The movie begins with a meet-cute at Wrigley Field between Gary (Vaughn) and Brooke (Aniston), and after the happy-couple photo montage over the credits (it includes a lot of shots of Vaughn shirtless, which made me wonder who was shooting these seemingly intimate moments between Gary and Brooke), we see the domesticated Gary and Brooke, who share a condo. The friction between them is clear from the beginning: Brooke feels unappreciated, and Gary feels smothered. This presents itself in a rather unfunny fashion during an otherwise funny dinner scene involving both families that is absolutely stolen by John Michael Higgins, who plays Brooke’s a cappella singing brother. After the dinner party, Gary and Brooke have an argument, and by the end of it, Brooke breaks up with Gary.
But what to make of the condo that they bought together? Neither will move out, and so each takes turns trying to either assert their dominance or make the other jealous, with varying degrees of success. Gary buys the pool table he’s always wanted, while Brooke brings her dates to the condo when she’s not waltzing through the condo naked, after receiving the “Telly Savalas” treatment (please tell me you don’t need me to explain what that means) courtesy of her employer Marilyn Dean (a very pale Judy Davis). One of Brooke’s dates winds up blowing off their evening so he can keep playing video games with Gary.

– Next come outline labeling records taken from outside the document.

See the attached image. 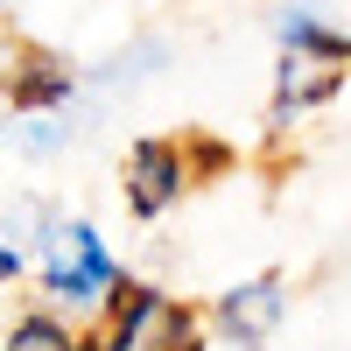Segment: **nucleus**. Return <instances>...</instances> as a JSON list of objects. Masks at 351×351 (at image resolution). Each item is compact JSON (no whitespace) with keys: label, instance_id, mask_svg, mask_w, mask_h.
Wrapping results in <instances>:
<instances>
[{"label":"nucleus","instance_id":"obj_1","mask_svg":"<svg viewBox=\"0 0 351 351\" xmlns=\"http://www.w3.org/2000/svg\"><path fill=\"white\" fill-rule=\"evenodd\" d=\"M43 288H49V302H71V309H92L120 288V267L84 218L43 232Z\"/></svg>","mask_w":351,"mask_h":351},{"label":"nucleus","instance_id":"obj_2","mask_svg":"<svg viewBox=\"0 0 351 351\" xmlns=\"http://www.w3.org/2000/svg\"><path fill=\"white\" fill-rule=\"evenodd\" d=\"M84 351H204V316L176 309L155 288H112V330Z\"/></svg>","mask_w":351,"mask_h":351},{"label":"nucleus","instance_id":"obj_3","mask_svg":"<svg viewBox=\"0 0 351 351\" xmlns=\"http://www.w3.org/2000/svg\"><path fill=\"white\" fill-rule=\"evenodd\" d=\"M190 183V162L176 141H134V155H127V204L141 218H162L176 197H183Z\"/></svg>","mask_w":351,"mask_h":351},{"label":"nucleus","instance_id":"obj_4","mask_svg":"<svg viewBox=\"0 0 351 351\" xmlns=\"http://www.w3.org/2000/svg\"><path fill=\"white\" fill-rule=\"evenodd\" d=\"M281 281L274 274H260V281H246V288H225V302H218V330L239 344V351H253L260 337H267L274 324H281Z\"/></svg>","mask_w":351,"mask_h":351},{"label":"nucleus","instance_id":"obj_5","mask_svg":"<svg viewBox=\"0 0 351 351\" xmlns=\"http://www.w3.org/2000/svg\"><path fill=\"white\" fill-rule=\"evenodd\" d=\"M337 92V64H309V56H288L281 64V92H274V127H288V112H309L316 99Z\"/></svg>","mask_w":351,"mask_h":351},{"label":"nucleus","instance_id":"obj_6","mask_svg":"<svg viewBox=\"0 0 351 351\" xmlns=\"http://www.w3.org/2000/svg\"><path fill=\"white\" fill-rule=\"evenodd\" d=\"M281 43L288 56H309V64H351V36H337V28H324L316 14H281Z\"/></svg>","mask_w":351,"mask_h":351},{"label":"nucleus","instance_id":"obj_7","mask_svg":"<svg viewBox=\"0 0 351 351\" xmlns=\"http://www.w3.org/2000/svg\"><path fill=\"white\" fill-rule=\"evenodd\" d=\"M8 92H14V106H64L77 92V77L64 64H28V71L8 77Z\"/></svg>","mask_w":351,"mask_h":351},{"label":"nucleus","instance_id":"obj_8","mask_svg":"<svg viewBox=\"0 0 351 351\" xmlns=\"http://www.w3.org/2000/svg\"><path fill=\"white\" fill-rule=\"evenodd\" d=\"M0 351H84V344H77L64 324H56V316L36 309V316H21V324L8 330V344H0Z\"/></svg>","mask_w":351,"mask_h":351},{"label":"nucleus","instance_id":"obj_9","mask_svg":"<svg viewBox=\"0 0 351 351\" xmlns=\"http://www.w3.org/2000/svg\"><path fill=\"white\" fill-rule=\"evenodd\" d=\"M21 141H28V148H36V155H49L56 141H64V127H56V120H36V127H28Z\"/></svg>","mask_w":351,"mask_h":351},{"label":"nucleus","instance_id":"obj_10","mask_svg":"<svg viewBox=\"0 0 351 351\" xmlns=\"http://www.w3.org/2000/svg\"><path fill=\"white\" fill-rule=\"evenodd\" d=\"M14 274H21V246H8V239H0V288H8Z\"/></svg>","mask_w":351,"mask_h":351},{"label":"nucleus","instance_id":"obj_11","mask_svg":"<svg viewBox=\"0 0 351 351\" xmlns=\"http://www.w3.org/2000/svg\"><path fill=\"white\" fill-rule=\"evenodd\" d=\"M0 8H8V0H0Z\"/></svg>","mask_w":351,"mask_h":351}]
</instances>
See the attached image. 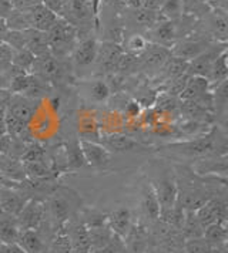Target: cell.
Wrapping results in <instances>:
<instances>
[{
  "instance_id": "6da1fadb",
  "label": "cell",
  "mask_w": 228,
  "mask_h": 253,
  "mask_svg": "<svg viewBox=\"0 0 228 253\" xmlns=\"http://www.w3.org/2000/svg\"><path fill=\"white\" fill-rule=\"evenodd\" d=\"M46 35L50 53L56 57L63 58L73 51L79 39V30L67 20L58 17L56 23L46 32Z\"/></svg>"
},
{
  "instance_id": "7a4b0ae2",
  "label": "cell",
  "mask_w": 228,
  "mask_h": 253,
  "mask_svg": "<svg viewBox=\"0 0 228 253\" xmlns=\"http://www.w3.org/2000/svg\"><path fill=\"white\" fill-rule=\"evenodd\" d=\"M169 148L172 151H177L180 154H184V155H190V157H203V155L214 154L218 148L226 150V145L220 144L218 128H213L210 132H207L203 137L184 141V142L170 144Z\"/></svg>"
},
{
  "instance_id": "3957f363",
  "label": "cell",
  "mask_w": 228,
  "mask_h": 253,
  "mask_svg": "<svg viewBox=\"0 0 228 253\" xmlns=\"http://www.w3.org/2000/svg\"><path fill=\"white\" fill-rule=\"evenodd\" d=\"M61 19L67 20L77 30L87 29L89 24H94V17L91 12L90 0H64ZM96 27V24H94Z\"/></svg>"
},
{
  "instance_id": "277c9868",
  "label": "cell",
  "mask_w": 228,
  "mask_h": 253,
  "mask_svg": "<svg viewBox=\"0 0 228 253\" xmlns=\"http://www.w3.org/2000/svg\"><path fill=\"white\" fill-rule=\"evenodd\" d=\"M30 73L43 81H60L66 74V69L61 58L49 53L36 57Z\"/></svg>"
},
{
  "instance_id": "5b68a950",
  "label": "cell",
  "mask_w": 228,
  "mask_h": 253,
  "mask_svg": "<svg viewBox=\"0 0 228 253\" xmlns=\"http://www.w3.org/2000/svg\"><path fill=\"white\" fill-rule=\"evenodd\" d=\"M73 204L70 198L64 194H52L47 201V211L50 216V223L53 225V229L57 230L60 226H63L67 220H70L73 215Z\"/></svg>"
},
{
  "instance_id": "8992f818",
  "label": "cell",
  "mask_w": 228,
  "mask_h": 253,
  "mask_svg": "<svg viewBox=\"0 0 228 253\" xmlns=\"http://www.w3.org/2000/svg\"><path fill=\"white\" fill-rule=\"evenodd\" d=\"M194 212L203 229L216 222L227 225V204L218 198H211L207 204Z\"/></svg>"
},
{
  "instance_id": "52a82bcc",
  "label": "cell",
  "mask_w": 228,
  "mask_h": 253,
  "mask_svg": "<svg viewBox=\"0 0 228 253\" xmlns=\"http://www.w3.org/2000/svg\"><path fill=\"white\" fill-rule=\"evenodd\" d=\"M46 215V204H43L39 199L30 198L26 205L22 208V211L17 213V223L20 230L26 229H37L42 222L45 220Z\"/></svg>"
},
{
  "instance_id": "ba28073f",
  "label": "cell",
  "mask_w": 228,
  "mask_h": 253,
  "mask_svg": "<svg viewBox=\"0 0 228 253\" xmlns=\"http://www.w3.org/2000/svg\"><path fill=\"white\" fill-rule=\"evenodd\" d=\"M26 14L27 23H29V29H34L39 32H47L53 24L56 23L58 16L50 12L46 6H43L40 1L34 3L33 6L26 7V9H20Z\"/></svg>"
},
{
  "instance_id": "9c48e42d",
  "label": "cell",
  "mask_w": 228,
  "mask_h": 253,
  "mask_svg": "<svg viewBox=\"0 0 228 253\" xmlns=\"http://www.w3.org/2000/svg\"><path fill=\"white\" fill-rule=\"evenodd\" d=\"M64 229L71 245V253H90V235L89 229L79 220H67Z\"/></svg>"
},
{
  "instance_id": "30bf717a",
  "label": "cell",
  "mask_w": 228,
  "mask_h": 253,
  "mask_svg": "<svg viewBox=\"0 0 228 253\" xmlns=\"http://www.w3.org/2000/svg\"><path fill=\"white\" fill-rule=\"evenodd\" d=\"M99 42L96 37H86L76 43L73 48V63L77 69H87L96 63Z\"/></svg>"
},
{
  "instance_id": "8fae6325",
  "label": "cell",
  "mask_w": 228,
  "mask_h": 253,
  "mask_svg": "<svg viewBox=\"0 0 228 253\" xmlns=\"http://www.w3.org/2000/svg\"><path fill=\"white\" fill-rule=\"evenodd\" d=\"M29 199L30 195L20 186L16 188L7 186L0 189V205L6 213H10L14 216H17V213L22 211V208L26 205Z\"/></svg>"
},
{
  "instance_id": "7c38bea8",
  "label": "cell",
  "mask_w": 228,
  "mask_h": 253,
  "mask_svg": "<svg viewBox=\"0 0 228 253\" xmlns=\"http://www.w3.org/2000/svg\"><path fill=\"white\" fill-rule=\"evenodd\" d=\"M210 47H213V44L208 39H195V40H182L178 43H174L170 51L175 57L182 58L185 61H191L207 51Z\"/></svg>"
},
{
  "instance_id": "4fadbf2b",
  "label": "cell",
  "mask_w": 228,
  "mask_h": 253,
  "mask_svg": "<svg viewBox=\"0 0 228 253\" xmlns=\"http://www.w3.org/2000/svg\"><path fill=\"white\" fill-rule=\"evenodd\" d=\"M124 50L118 43L114 42H106L103 44H99V51H97V58L96 63L102 69V71L112 73L117 69L118 60L123 56Z\"/></svg>"
},
{
  "instance_id": "5bb4252c",
  "label": "cell",
  "mask_w": 228,
  "mask_h": 253,
  "mask_svg": "<svg viewBox=\"0 0 228 253\" xmlns=\"http://www.w3.org/2000/svg\"><path fill=\"white\" fill-rule=\"evenodd\" d=\"M150 35H151V42L154 44H159V46L169 48V47L174 44L177 35H178L177 22L160 20L153 27H150Z\"/></svg>"
},
{
  "instance_id": "9a60e30c",
  "label": "cell",
  "mask_w": 228,
  "mask_h": 253,
  "mask_svg": "<svg viewBox=\"0 0 228 253\" xmlns=\"http://www.w3.org/2000/svg\"><path fill=\"white\" fill-rule=\"evenodd\" d=\"M226 50V46L221 47L220 50H217L214 47H210L207 51L203 54H200L198 57H195L191 61H188V69H187V74L188 76H198V77H205L208 79L211 67L216 61V58L220 56V53Z\"/></svg>"
},
{
  "instance_id": "2e32d148",
  "label": "cell",
  "mask_w": 228,
  "mask_h": 253,
  "mask_svg": "<svg viewBox=\"0 0 228 253\" xmlns=\"http://www.w3.org/2000/svg\"><path fill=\"white\" fill-rule=\"evenodd\" d=\"M79 145L84 161L91 167H104V165H107L110 162V158H112L110 151L106 150L100 144L81 139Z\"/></svg>"
},
{
  "instance_id": "e0dca14e",
  "label": "cell",
  "mask_w": 228,
  "mask_h": 253,
  "mask_svg": "<svg viewBox=\"0 0 228 253\" xmlns=\"http://www.w3.org/2000/svg\"><path fill=\"white\" fill-rule=\"evenodd\" d=\"M156 189V194L159 198L161 212L170 211L174 207L177 196H178V188H177V181L174 178H164L161 179L157 185H153ZM161 215V213H160Z\"/></svg>"
},
{
  "instance_id": "ac0fdd59",
  "label": "cell",
  "mask_w": 228,
  "mask_h": 253,
  "mask_svg": "<svg viewBox=\"0 0 228 253\" xmlns=\"http://www.w3.org/2000/svg\"><path fill=\"white\" fill-rule=\"evenodd\" d=\"M171 56L170 48L159 46L154 43H148L146 50L138 56L140 63L144 69H161L166 60Z\"/></svg>"
},
{
  "instance_id": "d6986e66",
  "label": "cell",
  "mask_w": 228,
  "mask_h": 253,
  "mask_svg": "<svg viewBox=\"0 0 228 253\" xmlns=\"http://www.w3.org/2000/svg\"><path fill=\"white\" fill-rule=\"evenodd\" d=\"M22 33L24 48L32 51L36 57H40V56H45V54L50 53L47 35L45 32H39L34 29H26V30H22Z\"/></svg>"
},
{
  "instance_id": "ffe728a7",
  "label": "cell",
  "mask_w": 228,
  "mask_h": 253,
  "mask_svg": "<svg viewBox=\"0 0 228 253\" xmlns=\"http://www.w3.org/2000/svg\"><path fill=\"white\" fill-rule=\"evenodd\" d=\"M107 226L112 229L114 235L124 239L127 233L130 232L131 223V212L127 208H117L112 213L107 215Z\"/></svg>"
},
{
  "instance_id": "44dd1931",
  "label": "cell",
  "mask_w": 228,
  "mask_h": 253,
  "mask_svg": "<svg viewBox=\"0 0 228 253\" xmlns=\"http://www.w3.org/2000/svg\"><path fill=\"white\" fill-rule=\"evenodd\" d=\"M102 142L106 150L114 151V152H130V151L144 150V147L137 139L127 137V135H120V134L103 137Z\"/></svg>"
},
{
  "instance_id": "7402d4cb",
  "label": "cell",
  "mask_w": 228,
  "mask_h": 253,
  "mask_svg": "<svg viewBox=\"0 0 228 253\" xmlns=\"http://www.w3.org/2000/svg\"><path fill=\"white\" fill-rule=\"evenodd\" d=\"M17 245L26 253H46L45 238L39 229L20 230Z\"/></svg>"
},
{
  "instance_id": "603a6c76",
  "label": "cell",
  "mask_w": 228,
  "mask_h": 253,
  "mask_svg": "<svg viewBox=\"0 0 228 253\" xmlns=\"http://www.w3.org/2000/svg\"><path fill=\"white\" fill-rule=\"evenodd\" d=\"M6 111L10 113L13 117H16L17 120L26 123V124H29V121L33 118L34 114V108L32 105L30 97H23L20 94L11 95L10 103H9V107Z\"/></svg>"
},
{
  "instance_id": "cb8c5ba5",
  "label": "cell",
  "mask_w": 228,
  "mask_h": 253,
  "mask_svg": "<svg viewBox=\"0 0 228 253\" xmlns=\"http://www.w3.org/2000/svg\"><path fill=\"white\" fill-rule=\"evenodd\" d=\"M0 172L7 179L14 181V182H23L27 179L24 165L20 161V158L11 157V155H0Z\"/></svg>"
},
{
  "instance_id": "d4e9b609",
  "label": "cell",
  "mask_w": 228,
  "mask_h": 253,
  "mask_svg": "<svg viewBox=\"0 0 228 253\" xmlns=\"http://www.w3.org/2000/svg\"><path fill=\"white\" fill-rule=\"evenodd\" d=\"M210 81L205 77H198V76H190L185 88L182 90L181 95L178 97L181 101H195L197 98H200L201 95H204L205 92H208L210 88Z\"/></svg>"
},
{
  "instance_id": "484cf974",
  "label": "cell",
  "mask_w": 228,
  "mask_h": 253,
  "mask_svg": "<svg viewBox=\"0 0 228 253\" xmlns=\"http://www.w3.org/2000/svg\"><path fill=\"white\" fill-rule=\"evenodd\" d=\"M143 212L146 218L151 222H157L161 213V207H160L159 198L156 194V189L153 185H147L143 191V201H141Z\"/></svg>"
},
{
  "instance_id": "4316f807",
  "label": "cell",
  "mask_w": 228,
  "mask_h": 253,
  "mask_svg": "<svg viewBox=\"0 0 228 253\" xmlns=\"http://www.w3.org/2000/svg\"><path fill=\"white\" fill-rule=\"evenodd\" d=\"M20 235V228L17 223V219L14 215L4 213L0 218V241L3 245H11L17 243Z\"/></svg>"
},
{
  "instance_id": "83f0119b",
  "label": "cell",
  "mask_w": 228,
  "mask_h": 253,
  "mask_svg": "<svg viewBox=\"0 0 228 253\" xmlns=\"http://www.w3.org/2000/svg\"><path fill=\"white\" fill-rule=\"evenodd\" d=\"M227 225L226 223H213L207 226L203 233V238L211 248H218L227 245Z\"/></svg>"
},
{
  "instance_id": "f1b7e54d",
  "label": "cell",
  "mask_w": 228,
  "mask_h": 253,
  "mask_svg": "<svg viewBox=\"0 0 228 253\" xmlns=\"http://www.w3.org/2000/svg\"><path fill=\"white\" fill-rule=\"evenodd\" d=\"M184 13V0H163L159 10L160 20H180Z\"/></svg>"
},
{
  "instance_id": "f546056e",
  "label": "cell",
  "mask_w": 228,
  "mask_h": 253,
  "mask_svg": "<svg viewBox=\"0 0 228 253\" xmlns=\"http://www.w3.org/2000/svg\"><path fill=\"white\" fill-rule=\"evenodd\" d=\"M187 69H188V61L182 60V58L175 57L171 54L170 57L166 60V63L163 64V74L167 80L170 81L172 79L181 77L184 74H187Z\"/></svg>"
},
{
  "instance_id": "4dcf8cb0",
  "label": "cell",
  "mask_w": 228,
  "mask_h": 253,
  "mask_svg": "<svg viewBox=\"0 0 228 253\" xmlns=\"http://www.w3.org/2000/svg\"><path fill=\"white\" fill-rule=\"evenodd\" d=\"M228 76V66H227V48L223 50L220 53V56L216 58L211 71H210V76H208V81L210 84L214 83V84H221L223 81L227 80Z\"/></svg>"
},
{
  "instance_id": "1f68e13d",
  "label": "cell",
  "mask_w": 228,
  "mask_h": 253,
  "mask_svg": "<svg viewBox=\"0 0 228 253\" xmlns=\"http://www.w3.org/2000/svg\"><path fill=\"white\" fill-rule=\"evenodd\" d=\"M180 230H181L182 238H185V239L203 238V233H204V229L200 225L194 211H187L185 212V218H184V222H182V226Z\"/></svg>"
},
{
  "instance_id": "d6a6232c",
  "label": "cell",
  "mask_w": 228,
  "mask_h": 253,
  "mask_svg": "<svg viewBox=\"0 0 228 253\" xmlns=\"http://www.w3.org/2000/svg\"><path fill=\"white\" fill-rule=\"evenodd\" d=\"M3 123H4V128H6V132L16 139H20L23 141V138L27 135L29 129H27V124L23 123L20 120H17L16 117H13L10 113L4 111L3 114Z\"/></svg>"
},
{
  "instance_id": "836d02e7",
  "label": "cell",
  "mask_w": 228,
  "mask_h": 253,
  "mask_svg": "<svg viewBox=\"0 0 228 253\" xmlns=\"http://www.w3.org/2000/svg\"><path fill=\"white\" fill-rule=\"evenodd\" d=\"M13 54H11V66L16 69L22 70L24 73H30L33 67L34 56L32 51H29L27 48H11Z\"/></svg>"
},
{
  "instance_id": "e575fe53",
  "label": "cell",
  "mask_w": 228,
  "mask_h": 253,
  "mask_svg": "<svg viewBox=\"0 0 228 253\" xmlns=\"http://www.w3.org/2000/svg\"><path fill=\"white\" fill-rule=\"evenodd\" d=\"M80 222L89 230L103 228V226H107V213H103L97 209H86L81 213Z\"/></svg>"
},
{
  "instance_id": "d590c367",
  "label": "cell",
  "mask_w": 228,
  "mask_h": 253,
  "mask_svg": "<svg viewBox=\"0 0 228 253\" xmlns=\"http://www.w3.org/2000/svg\"><path fill=\"white\" fill-rule=\"evenodd\" d=\"M133 23L140 26V27H153L154 24L160 22L159 12L154 10H148L146 7H140V9H134L133 13Z\"/></svg>"
},
{
  "instance_id": "8d00e7d4",
  "label": "cell",
  "mask_w": 228,
  "mask_h": 253,
  "mask_svg": "<svg viewBox=\"0 0 228 253\" xmlns=\"http://www.w3.org/2000/svg\"><path fill=\"white\" fill-rule=\"evenodd\" d=\"M24 171L27 178L32 179H46L52 175V169L49 165H46L45 161H33V162H23Z\"/></svg>"
},
{
  "instance_id": "74e56055",
  "label": "cell",
  "mask_w": 228,
  "mask_h": 253,
  "mask_svg": "<svg viewBox=\"0 0 228 253\" xmlns=\"http://www.w3.org/2000/svg\"><path fill=\"white\" fill-rule=\"evenodd\" d=\"M49 253H71V245H70V241H68V236L67 233H66V229H64V225L60 226L56 230V236L52 241Z\"/></svg>"
},
{
  "instance_id": "f35d334b",
  "label": "cell",
  "mask_w": 228,
  "mask_h": 253,
  "mask_svg": "<svg viewBox=\"0 0 228 253\" xmlns=\"http://www.w3.org/2000/svg\"><path fill=\"white\" fill-rule=\"evenodd\" d=\"M210 24H211L213 36L216 37L217 40H221L223 43H226V40H227V19H226V14L214 12V17L211 19Z\"/></svg>"
},
{
  "instance_id": "ab89813d",
  "label": "cell",
  "mask_w": 228,
  "mask_h": 253,
  "mask_svg": "<svg viewBox=\"0 0 228 253\" xmlns=\"http://www.w3.org/2000/svg\"><path fill=\"white\" fill-rule=\"evenodd\" d=\"M89 92H90V97L94 101L102 103V101H106L110 97L112 90H110V85L106 81L97 80L94 81V83H91Z\"/></svg>"
},
{
  "instance_id": "60d3db41",
  "label": "cell",
  "mask_w": 228,
  "mask_h": 253,
  "mask_svg": "<svg viewBox=\"0 0 228 253\" xmlns=\"http://www.w3.org/2000/svg\"><path fill=\"white\" fill-rule=\"evenodd\" d=\"M213 248L205 242L204 238H191L184 242L185 253H211Z\"/></svg>"
},
{
  "instance_id": "b9f144b4",
  "label": "cell",
  "mask_w": 228,
  "mask_h": 253,
  "mask_svg": "<svg viewBox=\"0 0 228 253\" xmlns=\"http://www.w3.org/2000/svg\"><path fill=\"white\" fill-rule=\"evenodd\" d=\"M46 151L43 147H40L39 144H32L29 147H24L20 161L22 162H33V161H43L45 160Z\"/></svg>"
},
{
  "instance_id": "7bdbcfd3",
  "label": "cell",
  "mask_w": 228,
  "mask_h": 253,
  "mask_svg": "<svg viewBox=\"0 0 228 253\" xmlns=\"http://www.w3.org/2000/svg\"><path fill=\"white\" fill-rule=\"evenodd\" d=\"M147 44V39L143 37L141 35H133L131 37H128V40H127L128 53H133L136 56H140L146 50Z\"/></svg>"
},
{
  "instance_id": "ee69618b",
  "label": "cell",
  "mask_w": 228,
  "mask_h": 253,
  "mask_svg": "<svg viewBox=\"0 0 228 253\" xmlns=\"http://www.w3.org/2000/svg\"><path fill=\"white\" fill-rule=\"evenodd\" d=\"M188 77H190L188 74H184L181 77H177V79L170 80V85H169L167 94H169V95H172V97H180L182 90L185 88V84H187Z\"/></svg>"
},
{
  "instance_id": "f6af8a7d",
  "label": "cell",
  "mask_w": 228,
  "mask_h": 253,
  "mask_svg": "<svg viewBox=\"0 0 228 253\" xmlns=\"http://www.w3.org/2000/svg\"><path fill=\"white\" fill-rule=\"evenodd\" d=\"M159 107L161 110H164V111H171V110H175L177 107H178V104H177V97H172V95H169V94H164V95H161L159 98Z\"/></svg>"
},
{
  "instance_id": "bcb514c9",
  "label": "cell",
  "mask_w": 228,
  "mask_h": 253,
  "mask_svg": "<svg viewBox=\"0 0 228 253\" xmlns=\"http://www.w3.org/2000/svg\"><path fill=\"white\" fill-rule=\"evenodd\" d=\"M40 3L46 6L50 12L57 14L58 17H61L63 14V6H64V0H40Z\"/></svg>"
},
{
  "instance_id": "7dc6e473",
  "label": "cell",
  "mask_w": 228,
  "mask_h": 253,
  "mask_svg": "<svg viewBox=\"0 0 228 253\" xmlns=\"http://www.w3.org/2000/svg\"><path fill=\"white\" fill-rule=\"evenodd\" d=\"M125 113H127L128 117L136 118L141 113V105H140L138 101H130V103L125 105Z\"/></svg>"
},
{
  "instance_id": "c3c4849f",
  "label": "cell",
  "mask_w": 228,
  "mask_h": 253,
  "mask_svg": "<svg viewBox=\"0 0 228 253\" xmlns=\"http://www.w3.org/2000/svg\"><path fill=\"white\" fill-rule=\"evenodd\" d=\"M0 253H26L17 243L11 245H1L0 246Z\"/></svg>"
},
{
  "instance_id": "681fc988",
  "label": "cell",
  "mask_w": 228,
  "mask_h": 253,
  "mask_svg": "<svg viewBox=\"0 0 228 253\" xmlns=\"http://www.w3.org/2000/svg\"><path fill=\"white\" fill-rule=\"evenodd\" d=\"M7 186H11V188H16V186H20V182H14V181H10L7 179L3 173L0 172V189L1 188H7Z\"/></svg>"
},
{
  "instance_id": "f907efd6",
  "label": "cell",
  "mask_w": 228,
  "mask_h": 253,
  "mask_svg": "<svg viewBox=\"0 0 228 253\" xmlns=\"http://www.w3.org/2000/svg\"><path fill=\"white\" fill-rule=\"evenodd\" d=\"M211 253H227V245L218 246V248H213Z\"/></svg>"
},
{
  "instance_id": "816d5d0a",
  "label": "cell",
  "mask_w": 228,
  "mask_h": 253,
  "mask_svg": "<svg viewBox=\"0 0 228 253\" xmlns=\"http://www.w3.org/2000/svg\"><path fill=\"white\" fill-rule=\"evenodd\" d=\"M4 213H6V212L3 211V208H1V205H0V218H1V216H3Z\"/></svg>"
},
{
  "instance_id": "f5cc1de1",
  "label": "cell",
  "mask_w": 228,
  "mask_h": 253,
  "mask_svg": "<svg viewBox=\"0 0 228 253\" xmlns=\"http://www.w3.org/2000/svg\"><path fill=\"white\" fill-rule=\"evenodd\" d=\"M200 1H208V0H200Z\"/></svg>"
},
{
  "instance_id": "db71d44e",
  "label": "cell",
  "mask_w": 228,
  "mask_h": 253,
  "mask_svg": "<svg viewBox=\"0 0 228 253\" xmlns=\"http://www.w3.org/2000/svg\"><path fill=\"white\" fill-rule=\"evenodd\" d=\"M1 245H3V243H1V241H0V246H1Z\"/></svg>"
},
{
  "instance_id": "11a10c76",
  "label": "cell",
  "mask_w": 228,
  "mask_h": 253,
  "mask_svg": "<svg viewBox=\"0 0 228 253\" xmlns=\"http://www.w3.org/2000/svg\"><path fill=\"white\" fill-rule=\"evenodd\" d=\"M90 253H91V252H90Z\"/></svg>"
}]
</instances>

The rules dictate that with a premise like this, hilarity must in fact ensue. And in some regards, it does, though it’s usually the supporting players who provide it. If Higgins is there for Aniston, Jon Favreau (who, as a White Sox fan, mocked the fans in Wrigley in a manner that I have seen with my own eyes, minus the subsequent fight and ejection from the park that fan received) is there for Vaughn, playing the only guy with any real sense of reality. Vaughn gets lots of funny lines, but he’s also clearly the bad guy in this relationship, leaving Brooke holding the bag at nearly every turn. To make matters worse, Gary’s attempts at getting even with Brooke are nothing short of juvenile (yes, he does something even worse than the pool table). Aniston, meanwhile, is given very little funny to do, and ultimately serves as the movie’s straight man, which is a waste of her talents. The girl can do funny. She spent 10 years doing it on TV; she knows her way around a punch line.
In order to make a movie like this work, both characters have to have flaws, but the filmmakers are so clearly determined to make a victim out of Aniston that we eventually agree and cannot wait for her to get rid of Gary once and for all, even though it’s not what she really wants. Some may say that the movie’s too mean for its own good, but the script’s inherent meanness isn’t the problem; the distribution of the meanness, however, is a problem. Gary, quite simply, does not deserve Brooke, which puts the movie’s premise on shaky ground from the beginning, and the laughs along the way turn out to be distractions, not enhancements. Also, someone needs to explain the jumpy camera shots in the kitchen during the first fight scene. I’ve seen hasty reshoots on movies before, but never that hasty.
“The Break-Up” is going to disappoint a lot of people who saw the movie’s hilarious trailer and expected another rapid-fire “Wedding Crashers”-style laugh fest. Chalk one up to the guys in editing for reducing the movie’s best bits to two minutes in length, and give a thousand lashes to everyone else who thought that they were telling a well-balanced story. These people have clearly never seen “Election,” Alexander Payne’s brilliant high school comedy that tells its story from multiple points of view and supports them all equally. There’s the lesson for the next person who dares to do a mean-spirited breakup movie: it can definitely be done, but you better, ahem, do your homework first.